Justice and peace organisation, Afri, today called the government publication of the heads of a Climate Bill as deeply disappointing as it fails to meet key requirements for the effective tackling of climate change.
Afri is a member of the Stop Climate Chaos Coalition which has repeatedly called on the government to publish a strong bill which has legally binding emission reduction targets, five-year carbon budgets that meet up to these targets; carbon targets to be met domestically, without purchasing overseas carbon credits, and the establishment of an independent climate change commission to advise Government, with the power to publish its own reports.

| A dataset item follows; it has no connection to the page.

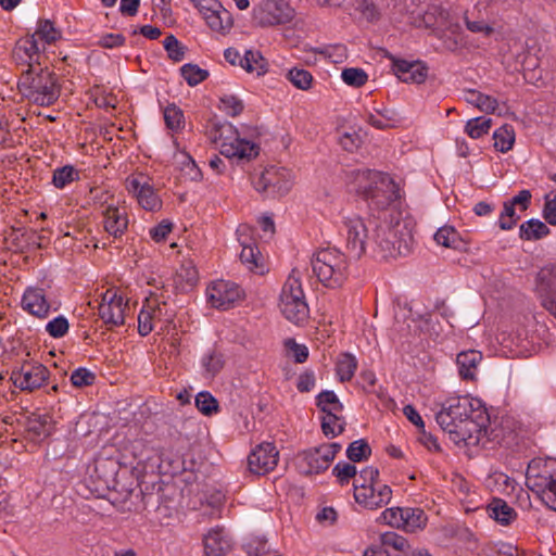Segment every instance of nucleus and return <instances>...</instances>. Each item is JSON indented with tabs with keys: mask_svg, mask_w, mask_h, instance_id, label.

“This bill has no legally binding emission reduction targets, no carbon budgets and no clear indication of how tackling climate change is to be achieved,” noted Afri spokesperson Lisa Patten, “it is much less serious about climate change than Labour’s climate change bill in 2009 which had a legally binding 80% target for 2050, 5-year carbon budgets, as well as an independent advisory council, and making the Taoiseach responsible for climate policy. It is another example of a party back-tracking on promises once in power.” Ms Patten noted that climate change is one of the most important challenges of our times and one that is having serious consequences in all parts of the world, particularly countries in the Global South who can ill afford to bear the costs of the fallout from environmental disasters.
Abjata Khalif from Afri’s partner organisation in Kenya (Kenya Pastoralist Journalist Network) also expressed disappointment with the bill, “As a pastoralist, camel herder and activist working in an area in Northern Kenya that is daily enduring the ravages of climate change, I urge the Irish government to introduce and enforce a strong climate change bill with clear targets that will address and tackle climate change and reduce the suffering of vulnerable people.
The consequences of climate change, such as prolonged droughts, flash floods, harsh and hostile temperature, continues to ravage the arid land areas of northern Kenya leaving locals grappling with problems such as increased conflicts among pastoralist communities, disruption of livelihood, pastoralist communities fleeing remote villages due to hostile weather and flash floods leading in turn to refugee camps and major humanitarian upheaval. It’s the responsibility of all nations whether from North or South to come up with tangible, water tight policies and clear targets that will address climate change and alleviate the suffering of people in the global south who are hardest hit by climate change.”
Mr Khalif has been instrumental in providing solar lamps to midwives and school children in Kenya as a safer, more environmentally friendly, alternative to kerosene.